The data consist of annual earnings (labels) for > 1,000,000 individual persons as well as the number of hours they work, their occupation code, industry code, race code, age, and years of schooling (features). For now, I’m trying to build a simple model that predicts earnings based on age, years of schooling and occupation.

Here’s what I have so far:

using Flux
using Queryverse

data = load("") |> DataFrame

# create OCCP dummy variables
for c in unique(data.OCCP)
    data[!, Symbol(c)] = ifelse.(data.OCCP .== c, 1, 0)

labels = data.WAGP

# for now, just use age, years of schooling (cols 6 and 7) and then dummy OCCP vars (cols 10:end)
features = permutedims(Matrix(hcat(data[:, [6, 7]], data[:, 10:end])))

labels_norm = Flux.normalise(labels)
features_norm = Flux.normalise(features, dims=2)

# Split into training and test sets, 2/3 for training, 1/3 for test.
train_indices = [1:3:length(labels) ; 2:3:length(labels)]

x_train = features_norm[:, train_indices]
y_train = permutedims(labels_norm[train_indices])

x_test = features_norm[:, 3:3:length(labels)]
y_test = permutedims(labels_norm[3:3:length(labels)])

model = Chain(Dense(size(x_train)[1], 32, relu), Dense(32, 32, relu), Dense(32, 1, σ))
loss(x, y) = Flux.mse(model(x), y)
optimiser = Descent(0.5)

# Train model over 110 epochs.
data_iterator = Iterators.repeated((x_train, y_train), 110)

Flux.train!(loss, params(model), data_iterator, optimiser)
test_results = model(x_test)

The specific questions I have right now are:

  1. Is there a better way to deal with large numbers of categorical variables, as in the case of the occupation codes? There are hundreds of occupation and industry codes so this obviously results in the number of features in the model becoming massive, very quickly.
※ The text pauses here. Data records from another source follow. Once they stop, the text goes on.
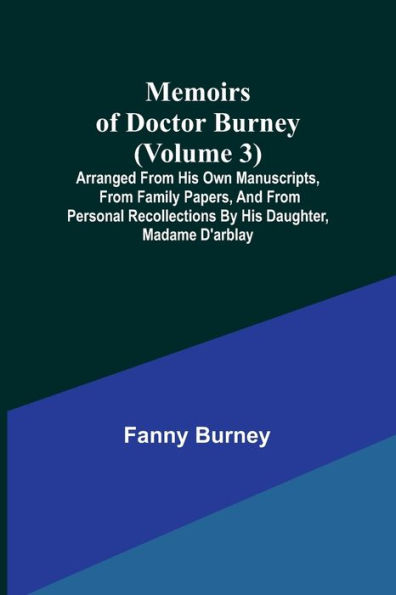 Memoirs of Doctor Burney (Volume 3); Arranged from his own manuscripts, from family papers, and from personal recollections by his daughter, Madame d'Arblay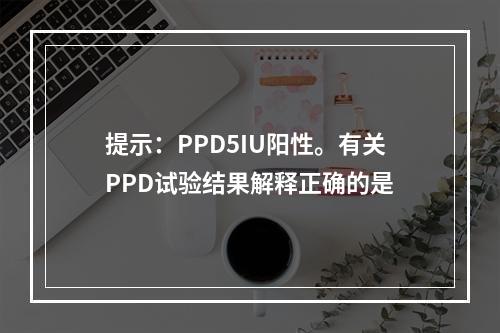 提示：PPD5IU阳性。有关PPD试验结果解释正确的是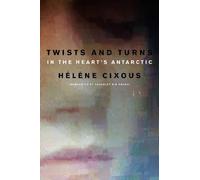 Hélène Cixous Twists and Turns in the Heart's Antarctic (Copertina rigida)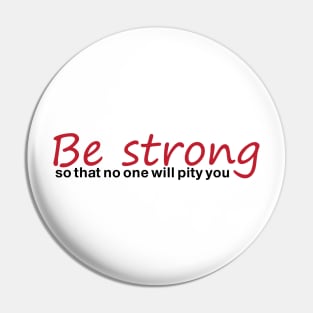 be strong Pin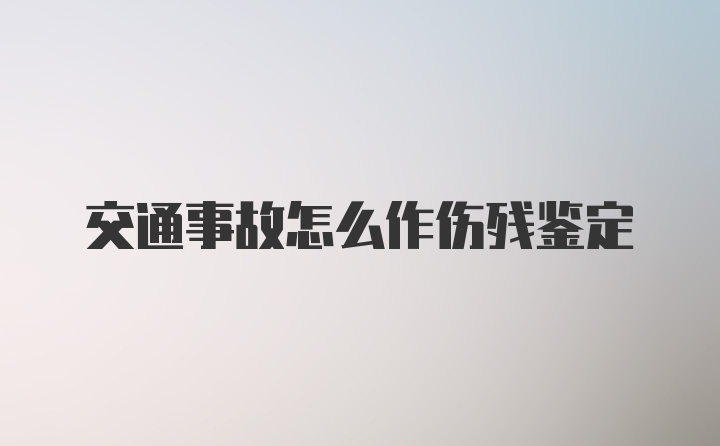 交通事故怎么作伤残鉴定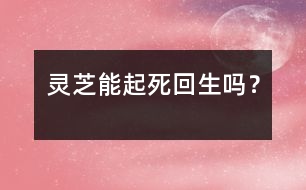 靈芝能起死回生嗎？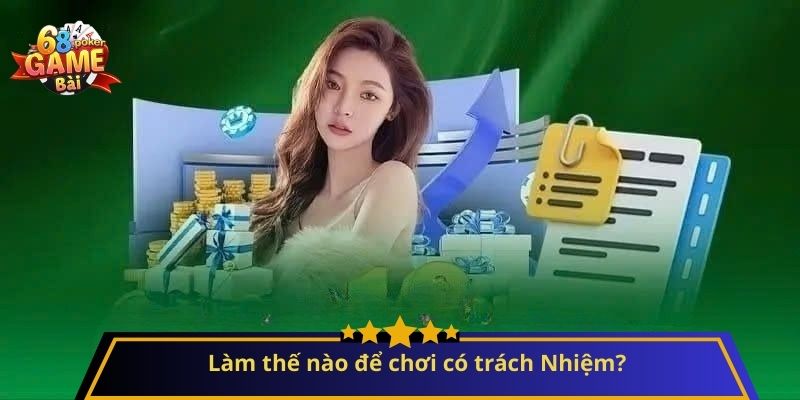 Chơi Có Trách Nhiệm: Hành Trang Cho Trải Nghiệm Giải Trí An Toàn 2 Làm thế nào để chơi có trách Nhiệm?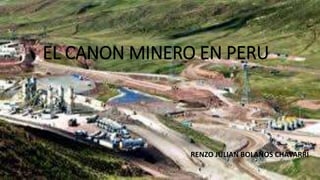 EL CANON MINERO EN PERU
RENZO JULIAN BOLAÑOS CHAVARRI
 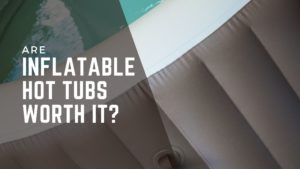 Are inflatable hot tubs worth it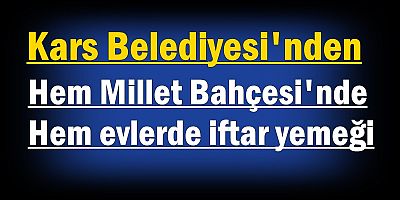 Kars Belediyesi'nden hem Millet Bahçesi'nde hem evlerde iftar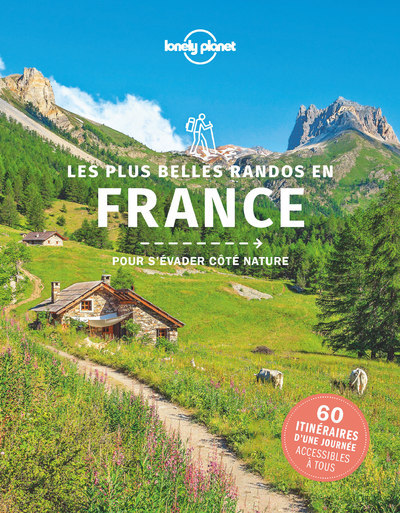 LES PLUS BELLES RANDONNEES EN FRANCE 1ED -  Lonely planet fr - LONELY PLANET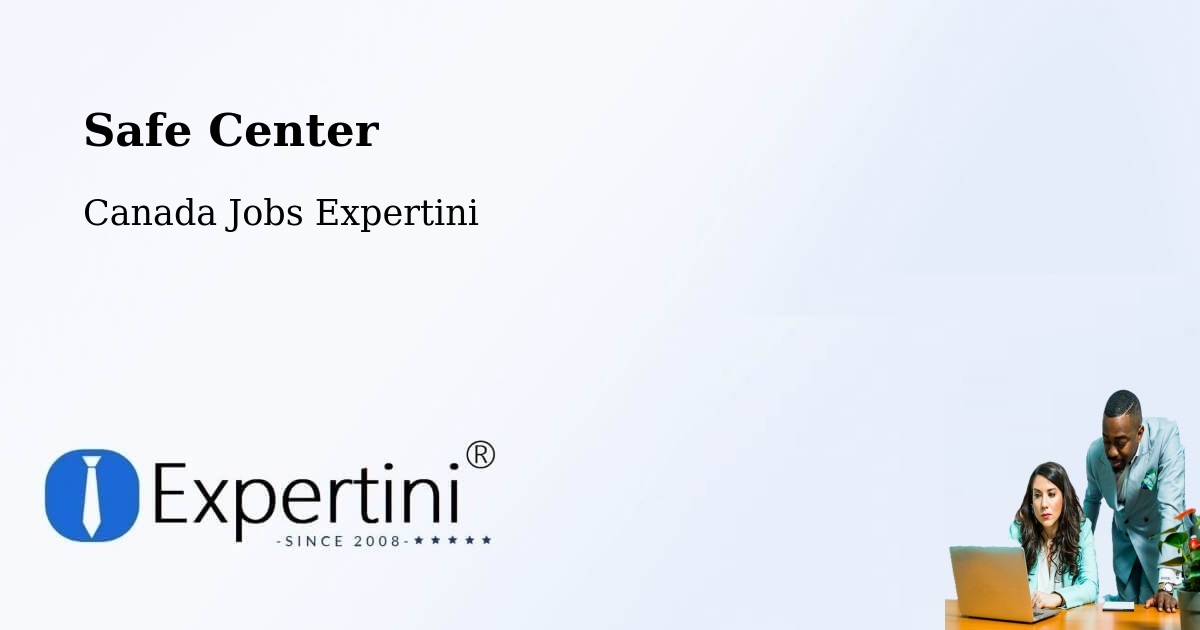 Safety Center – Québec - Canada Jobs Expertini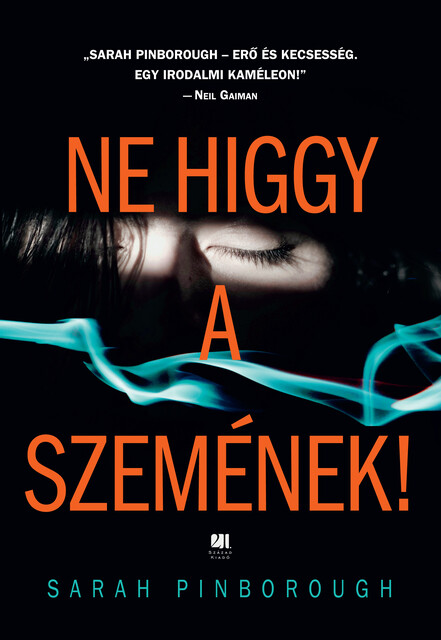 Ne higgy a szemének, Sarah Pinborough
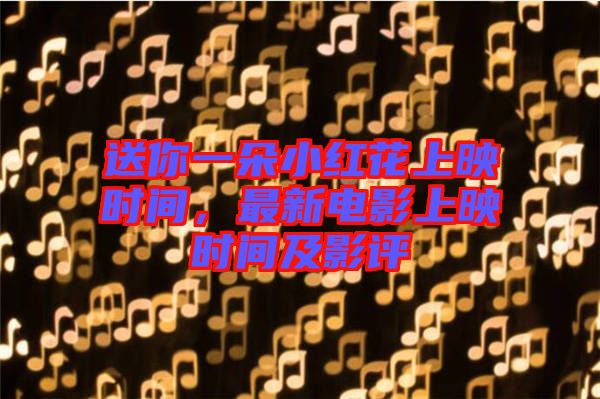 送你一朵小紅花上映時(shí)間，最新電影上映時(shí)間及影評(píng)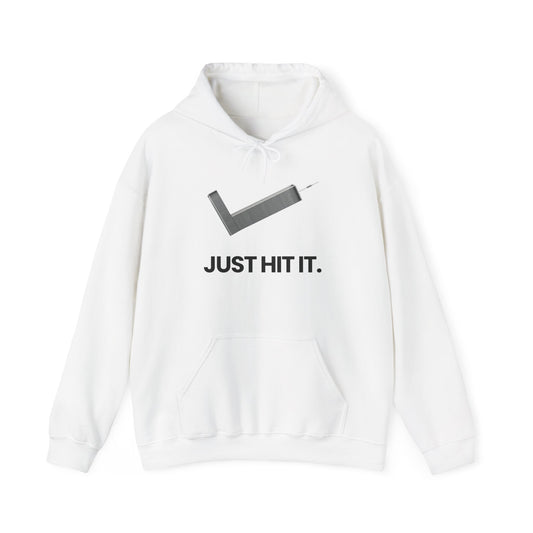 Just Hit It (Hoodie)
  2. Should I normalize the labels or just the features?

  3. I’m confused about what my output layer should be here. I assume I only want one output since what I want to do is predict a single variable (the person’s income), but will a sigmoid activation function work for this? I was thinking that, since I’ve normalized the labels, this would work.

  4. How do I “un-normalize” the results that I get when passing x_test to the model, given that I’ve utilized Flux’s built-in normalise function?

In my opinion, neural nets in general are not the best way to start getting acquainted wih ML. Flux.jl is a nice package but one needs to be familiar with the complexities associated with neural networks in general. I can recommend this as perhaps one of the best ways to gently approach numerical analysis and learning in julia. Also, the stanford courses on ML are pretty good. As for your questions:

  1. It depends, you may either drop some variables, use an algorithm that does it or feed them all in the model and ‘hope’ (through a good architecture) that it optimizes fast and generalizes well; there is no universal recipe
  2. For labels it will not make a difference (in regression it would, depending on how the normalization is done); for features it depends again
  3. I am not an expert but for classification, softmax is a popular output function
  4. Find out what normalization does and apply the reverse operation, cannot help much here
    MLDataPattern.jl has a nice example for testing the generalization of models (train & test of various bits of the data)